Le lieutenant alla toquer à la porte du docteur Scoot. Celui-ci refusa de lui ouvrir, arguant qu'il était déshonoré depuis ses dernières recherches sur interplanet : son profil Spacebook révélait qu'il avait regardé une vidéo à tendance clairement zoophile sado-masochiste mettant en scène deux jeunes pécaris et il était infoutu d'effacer cette trace d’infamie ; il préférait donc se terrer une dizaine d'années dans sa cabine, le temps que ça se tasse.

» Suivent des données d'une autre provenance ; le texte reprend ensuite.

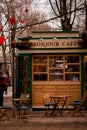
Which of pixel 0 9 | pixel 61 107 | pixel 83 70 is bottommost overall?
pixel 61 107

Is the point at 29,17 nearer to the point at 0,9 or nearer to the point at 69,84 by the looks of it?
the point at 0,9

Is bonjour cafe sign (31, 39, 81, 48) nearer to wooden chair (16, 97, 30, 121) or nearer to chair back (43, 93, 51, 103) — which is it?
chair back (43, 93, 51, 103)

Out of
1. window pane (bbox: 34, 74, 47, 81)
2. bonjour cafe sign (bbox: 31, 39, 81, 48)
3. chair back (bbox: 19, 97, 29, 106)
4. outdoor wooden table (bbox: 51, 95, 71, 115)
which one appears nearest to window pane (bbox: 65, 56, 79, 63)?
bonjour cafe sign (bbox: 31, 39, 81, 48)

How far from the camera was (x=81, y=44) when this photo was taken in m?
21.6

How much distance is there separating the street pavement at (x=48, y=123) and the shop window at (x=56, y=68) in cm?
283

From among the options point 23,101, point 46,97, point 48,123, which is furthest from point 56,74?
point 48,123

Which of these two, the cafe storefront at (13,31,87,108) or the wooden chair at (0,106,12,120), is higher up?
the cafe storefront at (13,31,87,108)

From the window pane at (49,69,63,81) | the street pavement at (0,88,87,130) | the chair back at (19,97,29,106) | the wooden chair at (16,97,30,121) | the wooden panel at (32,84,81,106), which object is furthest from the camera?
the window pane at (49,69,63,81)

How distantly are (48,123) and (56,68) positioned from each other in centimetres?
558

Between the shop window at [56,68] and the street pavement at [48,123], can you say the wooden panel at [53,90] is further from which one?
the street pavement at [48,123]

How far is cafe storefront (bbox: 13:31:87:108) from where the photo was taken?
21797 mm

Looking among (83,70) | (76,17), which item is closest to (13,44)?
(83,70)

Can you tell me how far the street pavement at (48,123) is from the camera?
15.6 metres

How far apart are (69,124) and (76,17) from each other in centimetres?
2290
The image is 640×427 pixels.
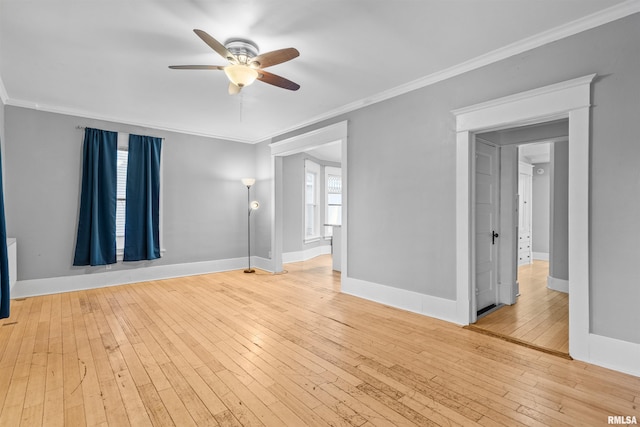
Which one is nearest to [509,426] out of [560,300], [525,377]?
[525,377]

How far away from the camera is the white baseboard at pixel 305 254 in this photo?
755 centimetres

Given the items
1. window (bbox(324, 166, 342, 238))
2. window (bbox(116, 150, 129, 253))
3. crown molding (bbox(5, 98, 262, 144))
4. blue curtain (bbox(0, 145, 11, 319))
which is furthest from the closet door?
blue curtain (bbox(0, 145, 11, 319))

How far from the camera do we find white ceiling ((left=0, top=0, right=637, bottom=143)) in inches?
94.5

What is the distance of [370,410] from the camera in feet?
6.50

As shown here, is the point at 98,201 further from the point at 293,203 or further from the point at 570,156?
the point at 570,156

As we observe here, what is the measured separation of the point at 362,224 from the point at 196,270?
3.55m

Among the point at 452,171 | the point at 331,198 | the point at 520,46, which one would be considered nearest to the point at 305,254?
the point at 331,198

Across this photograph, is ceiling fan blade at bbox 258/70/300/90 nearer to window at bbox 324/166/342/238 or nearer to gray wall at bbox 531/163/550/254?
window at bbox 324/166/342/238

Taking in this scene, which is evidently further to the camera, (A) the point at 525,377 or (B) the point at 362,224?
(B) the point at 362,224

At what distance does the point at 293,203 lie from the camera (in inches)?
305

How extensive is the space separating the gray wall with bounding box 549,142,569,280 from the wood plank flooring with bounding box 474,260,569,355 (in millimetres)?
428

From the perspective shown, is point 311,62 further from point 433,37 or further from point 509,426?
point 509,426

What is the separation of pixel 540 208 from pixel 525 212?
1.18 m

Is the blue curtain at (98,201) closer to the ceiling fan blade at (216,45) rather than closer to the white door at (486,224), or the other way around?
the ceiling fan blade at (216,45)
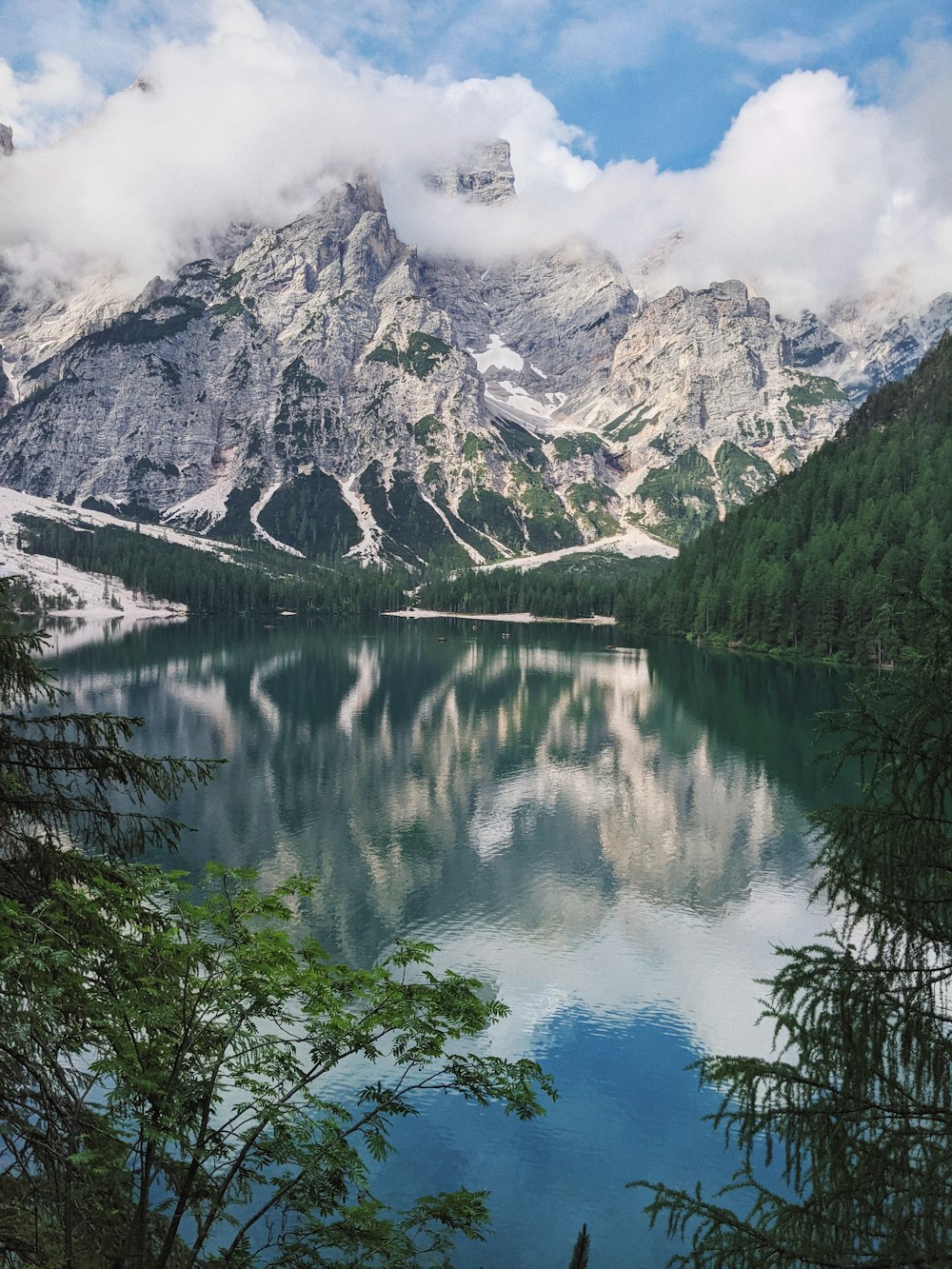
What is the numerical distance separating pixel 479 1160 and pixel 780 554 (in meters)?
147

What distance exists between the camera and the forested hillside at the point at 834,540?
12025cm

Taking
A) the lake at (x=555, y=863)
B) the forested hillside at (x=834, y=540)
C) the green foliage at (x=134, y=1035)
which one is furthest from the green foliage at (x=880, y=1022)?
the forested hillside at (x=834, y=540)

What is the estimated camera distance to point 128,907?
372 inches

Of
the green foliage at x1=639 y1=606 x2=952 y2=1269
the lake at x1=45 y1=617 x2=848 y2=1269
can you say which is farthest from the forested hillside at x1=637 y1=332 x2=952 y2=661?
the green foliage at x1=639 y1=606 x2=952 y2=1269

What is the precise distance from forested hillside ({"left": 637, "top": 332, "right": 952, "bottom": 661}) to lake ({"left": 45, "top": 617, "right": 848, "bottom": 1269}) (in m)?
27.5

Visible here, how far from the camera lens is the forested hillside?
395 feet

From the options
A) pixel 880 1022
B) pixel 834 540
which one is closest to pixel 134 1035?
pixel 880 1022

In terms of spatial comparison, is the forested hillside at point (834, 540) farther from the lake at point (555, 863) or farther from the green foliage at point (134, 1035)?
the green foliage at point (134, 1035)

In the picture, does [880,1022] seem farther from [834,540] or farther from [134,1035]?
[834,540]

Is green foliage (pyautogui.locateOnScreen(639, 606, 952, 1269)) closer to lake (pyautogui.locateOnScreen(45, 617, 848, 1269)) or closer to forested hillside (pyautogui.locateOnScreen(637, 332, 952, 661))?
lake (pyautogui.locateOnScreen(45, 617, 848, 1269))

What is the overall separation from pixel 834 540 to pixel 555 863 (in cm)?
11280

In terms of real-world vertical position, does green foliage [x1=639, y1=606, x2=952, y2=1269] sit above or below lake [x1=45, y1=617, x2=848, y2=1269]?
above

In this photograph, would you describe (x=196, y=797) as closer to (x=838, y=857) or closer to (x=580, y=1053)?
(x=580, y=1053)

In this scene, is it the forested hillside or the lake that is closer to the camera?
the lake
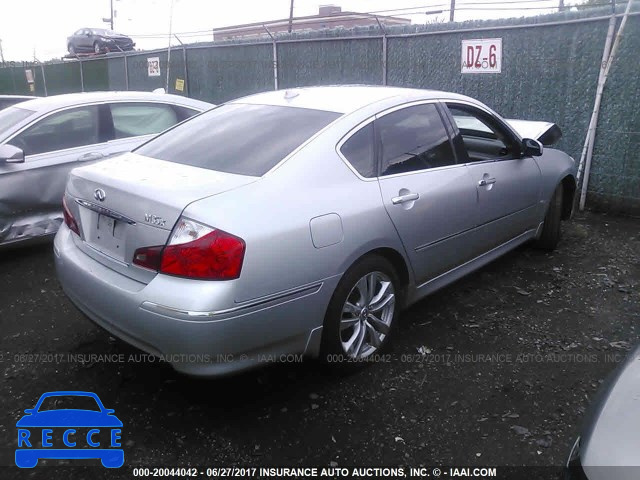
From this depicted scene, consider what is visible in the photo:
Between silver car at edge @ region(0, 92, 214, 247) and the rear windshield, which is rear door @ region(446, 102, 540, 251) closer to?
the rear windshield

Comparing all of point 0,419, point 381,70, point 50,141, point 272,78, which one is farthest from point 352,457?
point 272,78

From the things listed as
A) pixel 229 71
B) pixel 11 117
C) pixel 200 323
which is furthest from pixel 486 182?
pixel 229 71

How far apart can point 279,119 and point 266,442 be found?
186 centimetres

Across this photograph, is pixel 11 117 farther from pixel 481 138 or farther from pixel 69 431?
pixel 481 138

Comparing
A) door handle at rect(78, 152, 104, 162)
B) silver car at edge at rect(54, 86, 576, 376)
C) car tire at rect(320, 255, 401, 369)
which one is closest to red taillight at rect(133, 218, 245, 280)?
silver car at edge at rect(54, 86, 576, 376)

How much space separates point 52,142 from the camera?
526 centimetres

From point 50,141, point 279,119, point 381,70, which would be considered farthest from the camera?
point 381,70

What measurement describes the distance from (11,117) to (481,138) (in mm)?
4321

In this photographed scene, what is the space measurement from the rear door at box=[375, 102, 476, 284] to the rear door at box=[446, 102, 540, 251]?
158 mm

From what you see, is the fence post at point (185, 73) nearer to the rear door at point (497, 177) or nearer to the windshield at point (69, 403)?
the rear door at point (497, 177)

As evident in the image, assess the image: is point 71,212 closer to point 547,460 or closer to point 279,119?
point 279,119

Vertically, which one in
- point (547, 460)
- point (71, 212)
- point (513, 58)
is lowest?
point (547, 460)

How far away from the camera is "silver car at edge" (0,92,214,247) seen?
4.85 meters

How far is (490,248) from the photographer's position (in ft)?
13.9
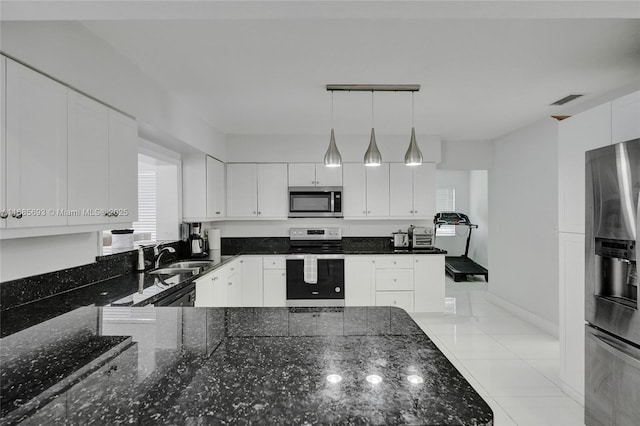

La Poule n'était pas non plus présente dans les parages, bien qu'une cinquantaine de patères récemment fixées au mur de la coursive attestait de son passage récent. Elle avait vraisemblablement découvert un coin inexploré du vaisseau où aller installer un séchoir à compression mécanique de vapeur ou une chatière électronique.

Le caporal Andy Amo ronflait toujours comme un bienheureux, inconscient de la découverte extraordinaire du lieutenant.

Taanb-Ouhrin fut dépité de ne pouvoir partager son exaltation avec quiconque.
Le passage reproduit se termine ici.